Bricks and mortar shopping is no breeze, either.

Dizzy from my digital quest for the perfect sconce (does such a thing even exist?), I decided to drive to a lighting store and see one in real life. So on a raw Saturday in March, I dragged the kids to Capitol Lighting, a glittering showroom in northern New Jersey displaying every kind of light imaginable.

My 7-year-old daughter immediately fell in love with a $35,000 disco ball-style chandelier, as I lost myself in a wall covered in more affordable fixtures. The patient and attentive sales clerk praised the merits of a handsome one in a patina neither quite brass nor chrome for $185.

The longer I stared at the gleaming display, in a room reminiscent of the Vegas strip, the more I wondered about the options back at home, waiting for me on my computer screen. The sensory overload I experienced online paled in comparison to what I was experiencing in these half a dozen rooms bathed in light bulbs. My daughter insisted we buy the disco ball just as my 10-year-old son began to ominously reach for a crystal dangling from a $15,000 fixture. We left.

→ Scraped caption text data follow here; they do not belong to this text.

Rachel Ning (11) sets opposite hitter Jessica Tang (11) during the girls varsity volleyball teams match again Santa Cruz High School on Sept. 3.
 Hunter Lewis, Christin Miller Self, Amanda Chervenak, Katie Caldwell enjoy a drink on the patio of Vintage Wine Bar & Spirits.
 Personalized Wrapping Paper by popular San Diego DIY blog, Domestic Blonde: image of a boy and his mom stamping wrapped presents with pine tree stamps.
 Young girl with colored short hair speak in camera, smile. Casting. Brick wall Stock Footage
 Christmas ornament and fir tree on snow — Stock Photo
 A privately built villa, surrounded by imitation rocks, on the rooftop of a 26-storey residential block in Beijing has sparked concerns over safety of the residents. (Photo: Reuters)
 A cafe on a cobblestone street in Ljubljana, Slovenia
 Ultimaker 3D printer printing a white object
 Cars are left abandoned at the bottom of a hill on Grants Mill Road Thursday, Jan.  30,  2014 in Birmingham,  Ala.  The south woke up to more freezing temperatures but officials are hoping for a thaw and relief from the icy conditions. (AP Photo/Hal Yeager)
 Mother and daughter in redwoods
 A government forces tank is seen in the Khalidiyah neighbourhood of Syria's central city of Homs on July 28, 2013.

That night, back at my computer, I considered my options and, after double checking the measurements, settled on a pair of angular sconces that looked like they would give off plenty of light. They cost around $100 each.

The set arrived a few days later. I’ll never know for sure if I missed out on a more perfect pair, or if these really match my true style, but they are certainly an improvement over the ancient flickering fluorescents that they replaced.